* Aim of the task
Leave out the pictures and output exactly the lines below from the one with "Common Musculoskeletal Problems" down to the one with "Guía del vermut", both of them included.

* Given records
┄┄┄┄┄┄┄┄┄┄┄┄┄┄┄┄┄┄┄┄

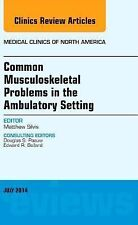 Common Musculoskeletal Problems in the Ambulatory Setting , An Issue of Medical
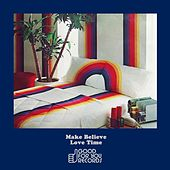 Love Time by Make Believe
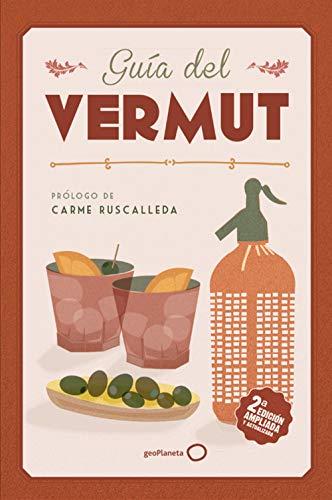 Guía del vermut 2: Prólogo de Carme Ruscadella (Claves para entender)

┄┄┄┄┄┄┄┄┄┄┄┄┄┄┄┄┄┄┄┄

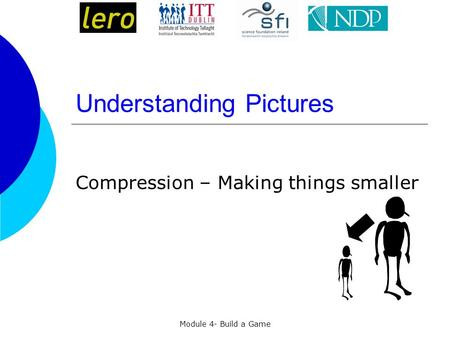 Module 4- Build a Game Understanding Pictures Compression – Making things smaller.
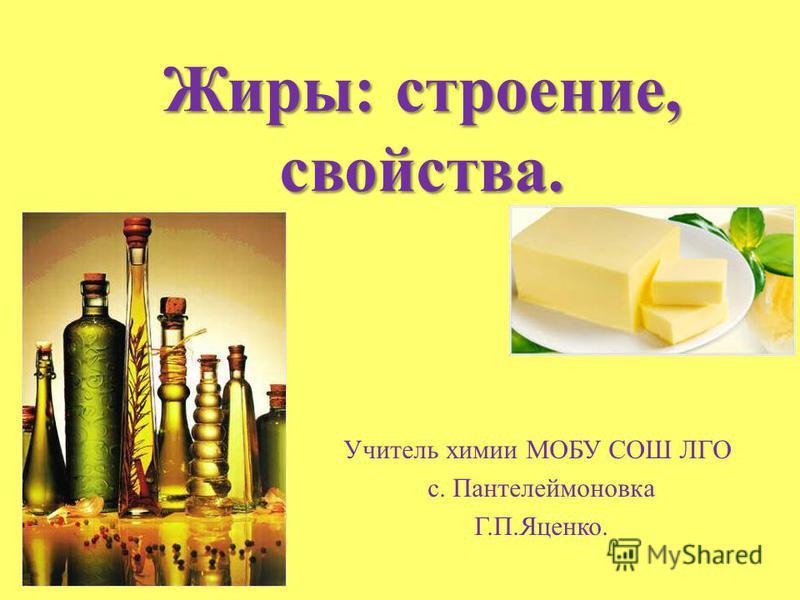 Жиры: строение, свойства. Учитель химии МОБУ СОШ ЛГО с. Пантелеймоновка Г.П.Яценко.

┄┄┄┄┄┄┄┄┄┄┄┄┄┄┄┄┄┄┄┄

* Result below
 Common Musculoskeletal Problems in the Ambulatory Setting , An Issue of Medical
 Love Time by Make Believe
 Guía del vermut 2: Prólogo de Carme Ruscadella (Claves para entender)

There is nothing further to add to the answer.